Je n’en avais rien à fiche qu’il comprît, Filipo. Je voyais une porte avec de la pluie aux carreaux. Une fois dehors, il fallait descendre. Me l’étais-je assez répété ? Ensuite, il fallait tomber sur Engin au volant de sa bagnole. Par hasard ou par chance. Et donc Filipo et moi on s’est mis à descendre. Il n’y avait plus un chat dans l’escalier. Et il pluvinait. Filipo se plaignait parce qu’il ne savait pas ce que j’en avais bavé en montant. Ce qui ne l’empêchait pas de baver lui aussi en descendant avec moi. Je me disais que les gens étaient remontés dans leurs bagnoles et que du coup, Engin avait trouvé à garer la sienne. Et qu’il avait eu l’idée de le faire en bas de l’escalier que nous descendions. Je ne me voyais pas en train d’arpenter les kilomètres carrés de parking en compagnie d’un type baveux qu’il fallait ramener chez lui de force. Mais qu’est-ce qu’on fait quand on les ramène à la maison ? On les enferme. Pourquoi ils ne l’avaient pas enfermé où on les enferme d’habitude ? La guerre avait fichu le bordel partout, même chez les fous. Je n’arrêtais pas d’y penser en descendant. Et plus j’y pensais, plus je voyais des petites lumières sur les marches mouillées de l’escalier. Même que Filipo n’arrêtait pas de se plaindre d’un traitement inhumain. Ah j’en avais marre ! Et ça clignotait de plus en plus. J’ai fini par entendre des sirènes. On était Filipo et moi sur le trottoir. Et à dix mètres on voyait un amas de ferraille calcinée. Ça courait dans tous les sens. Un garde en arme s’est précipité sur nous.

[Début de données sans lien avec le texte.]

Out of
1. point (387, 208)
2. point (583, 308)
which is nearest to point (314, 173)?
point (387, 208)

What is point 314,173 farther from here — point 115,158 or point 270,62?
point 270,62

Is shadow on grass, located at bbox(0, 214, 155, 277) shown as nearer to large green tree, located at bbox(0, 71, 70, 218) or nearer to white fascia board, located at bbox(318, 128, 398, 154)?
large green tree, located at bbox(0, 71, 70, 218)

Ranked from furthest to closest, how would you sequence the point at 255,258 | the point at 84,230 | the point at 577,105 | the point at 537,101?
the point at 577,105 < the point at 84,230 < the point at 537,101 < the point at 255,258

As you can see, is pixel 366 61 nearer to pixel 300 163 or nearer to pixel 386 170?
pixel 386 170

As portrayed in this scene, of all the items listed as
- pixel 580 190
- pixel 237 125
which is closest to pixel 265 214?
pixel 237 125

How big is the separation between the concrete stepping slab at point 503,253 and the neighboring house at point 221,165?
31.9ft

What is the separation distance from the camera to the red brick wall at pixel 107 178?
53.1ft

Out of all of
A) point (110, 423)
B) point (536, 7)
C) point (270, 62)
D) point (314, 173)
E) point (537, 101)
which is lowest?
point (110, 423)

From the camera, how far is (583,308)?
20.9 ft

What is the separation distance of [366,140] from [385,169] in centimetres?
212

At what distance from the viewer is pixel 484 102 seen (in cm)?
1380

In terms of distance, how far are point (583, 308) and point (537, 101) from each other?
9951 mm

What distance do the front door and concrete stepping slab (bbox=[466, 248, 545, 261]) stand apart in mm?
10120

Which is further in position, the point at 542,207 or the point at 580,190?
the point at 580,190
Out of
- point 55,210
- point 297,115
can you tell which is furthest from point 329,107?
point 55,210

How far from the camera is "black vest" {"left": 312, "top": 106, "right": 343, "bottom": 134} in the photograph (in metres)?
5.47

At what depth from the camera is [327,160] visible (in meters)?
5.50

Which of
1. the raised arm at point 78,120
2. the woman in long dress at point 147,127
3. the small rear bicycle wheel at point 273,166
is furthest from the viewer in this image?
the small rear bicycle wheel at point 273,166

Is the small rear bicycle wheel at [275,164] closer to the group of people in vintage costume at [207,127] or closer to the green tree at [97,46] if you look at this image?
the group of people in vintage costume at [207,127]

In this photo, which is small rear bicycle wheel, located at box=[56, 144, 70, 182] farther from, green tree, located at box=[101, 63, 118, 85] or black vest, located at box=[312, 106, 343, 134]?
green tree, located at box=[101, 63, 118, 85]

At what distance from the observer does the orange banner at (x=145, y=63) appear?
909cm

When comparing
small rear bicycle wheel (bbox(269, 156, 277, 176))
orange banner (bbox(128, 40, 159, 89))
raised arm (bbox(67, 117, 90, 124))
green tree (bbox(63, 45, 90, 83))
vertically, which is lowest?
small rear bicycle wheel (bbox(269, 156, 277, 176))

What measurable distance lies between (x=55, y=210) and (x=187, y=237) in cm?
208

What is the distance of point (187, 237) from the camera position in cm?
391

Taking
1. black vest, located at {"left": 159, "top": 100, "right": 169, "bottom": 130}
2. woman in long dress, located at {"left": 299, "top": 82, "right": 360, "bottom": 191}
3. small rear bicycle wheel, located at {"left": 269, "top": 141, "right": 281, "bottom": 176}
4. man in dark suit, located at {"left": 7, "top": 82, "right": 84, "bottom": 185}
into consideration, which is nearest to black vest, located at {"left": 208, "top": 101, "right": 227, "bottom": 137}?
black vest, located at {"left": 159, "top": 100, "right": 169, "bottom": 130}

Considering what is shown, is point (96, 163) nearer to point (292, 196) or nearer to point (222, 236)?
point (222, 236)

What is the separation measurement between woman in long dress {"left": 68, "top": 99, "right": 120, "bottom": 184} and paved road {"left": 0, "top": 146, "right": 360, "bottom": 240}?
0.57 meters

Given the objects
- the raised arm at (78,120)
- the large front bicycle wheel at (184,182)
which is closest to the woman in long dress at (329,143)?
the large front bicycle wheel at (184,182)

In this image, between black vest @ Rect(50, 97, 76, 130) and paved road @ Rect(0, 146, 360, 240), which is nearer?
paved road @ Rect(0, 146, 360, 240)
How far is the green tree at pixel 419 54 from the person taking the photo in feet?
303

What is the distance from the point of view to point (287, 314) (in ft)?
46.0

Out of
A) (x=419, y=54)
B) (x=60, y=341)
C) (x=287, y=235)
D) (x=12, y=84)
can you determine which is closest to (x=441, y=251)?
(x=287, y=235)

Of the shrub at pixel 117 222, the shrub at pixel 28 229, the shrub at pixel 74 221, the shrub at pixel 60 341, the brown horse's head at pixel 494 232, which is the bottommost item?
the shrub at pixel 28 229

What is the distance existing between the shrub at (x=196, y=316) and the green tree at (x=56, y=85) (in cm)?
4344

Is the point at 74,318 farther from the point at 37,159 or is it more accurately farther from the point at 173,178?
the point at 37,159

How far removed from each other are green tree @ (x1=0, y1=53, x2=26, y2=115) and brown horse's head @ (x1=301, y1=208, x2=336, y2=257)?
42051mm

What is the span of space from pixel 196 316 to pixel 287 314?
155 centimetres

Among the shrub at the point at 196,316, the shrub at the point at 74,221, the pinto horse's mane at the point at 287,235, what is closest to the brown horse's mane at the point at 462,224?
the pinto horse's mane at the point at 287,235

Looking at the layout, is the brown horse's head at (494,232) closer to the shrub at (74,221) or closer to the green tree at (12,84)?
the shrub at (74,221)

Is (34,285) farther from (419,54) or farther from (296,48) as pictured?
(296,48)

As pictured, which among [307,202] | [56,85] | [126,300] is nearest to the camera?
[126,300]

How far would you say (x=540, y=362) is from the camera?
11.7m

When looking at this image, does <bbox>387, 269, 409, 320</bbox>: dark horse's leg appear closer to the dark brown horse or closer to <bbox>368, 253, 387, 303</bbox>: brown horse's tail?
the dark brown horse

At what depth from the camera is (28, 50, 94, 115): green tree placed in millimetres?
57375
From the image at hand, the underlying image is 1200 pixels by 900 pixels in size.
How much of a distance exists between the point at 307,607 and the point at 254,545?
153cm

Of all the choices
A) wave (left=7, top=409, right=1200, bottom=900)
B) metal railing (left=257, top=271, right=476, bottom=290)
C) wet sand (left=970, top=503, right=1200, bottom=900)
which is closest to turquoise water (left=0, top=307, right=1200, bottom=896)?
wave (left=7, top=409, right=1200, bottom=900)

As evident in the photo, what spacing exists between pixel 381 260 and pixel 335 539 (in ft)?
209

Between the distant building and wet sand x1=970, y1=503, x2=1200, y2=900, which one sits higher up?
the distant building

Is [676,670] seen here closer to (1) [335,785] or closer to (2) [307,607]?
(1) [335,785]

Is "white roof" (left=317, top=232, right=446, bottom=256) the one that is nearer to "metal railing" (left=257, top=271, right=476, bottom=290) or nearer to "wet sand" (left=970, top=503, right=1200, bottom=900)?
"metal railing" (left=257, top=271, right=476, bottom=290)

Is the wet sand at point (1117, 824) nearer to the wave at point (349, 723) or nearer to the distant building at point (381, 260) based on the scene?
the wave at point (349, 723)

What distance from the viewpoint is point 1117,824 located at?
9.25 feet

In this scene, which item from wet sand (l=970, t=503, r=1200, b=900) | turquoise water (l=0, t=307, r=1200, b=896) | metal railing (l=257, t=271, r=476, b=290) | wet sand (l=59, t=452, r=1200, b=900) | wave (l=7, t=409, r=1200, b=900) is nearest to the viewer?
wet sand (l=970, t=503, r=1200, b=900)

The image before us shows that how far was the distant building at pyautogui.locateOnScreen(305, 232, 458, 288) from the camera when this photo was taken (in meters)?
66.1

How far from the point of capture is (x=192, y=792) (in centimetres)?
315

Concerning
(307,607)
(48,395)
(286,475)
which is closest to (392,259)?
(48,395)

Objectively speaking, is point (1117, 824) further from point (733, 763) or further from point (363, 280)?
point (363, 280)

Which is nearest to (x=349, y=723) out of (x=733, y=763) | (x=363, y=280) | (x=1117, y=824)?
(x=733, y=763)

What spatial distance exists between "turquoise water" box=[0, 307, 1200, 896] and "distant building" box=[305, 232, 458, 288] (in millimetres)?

« Couchez-vous ! Couchez-vous ! À moi la garde ! On les a ! Qu’ils crèvent ! »

Et j’en passe des cris, des coups et des bruits immondes que je ne saurais pas identifier. J’avais la tête sous un pied. J’entendais Filipo qui hurlait qu’il n’était pas fou et qui exigeait un peu de respect. Et comme ça, une oreille écrasée dans le bitume et les bras noués dans le dos, qui c’est que je vois dans une des carcasses si c’était pas un morceau d’Engin en personne ! Ah je l’ai toujours dit. Filipo ne portera jamais chance. Surtout en temps de guerre.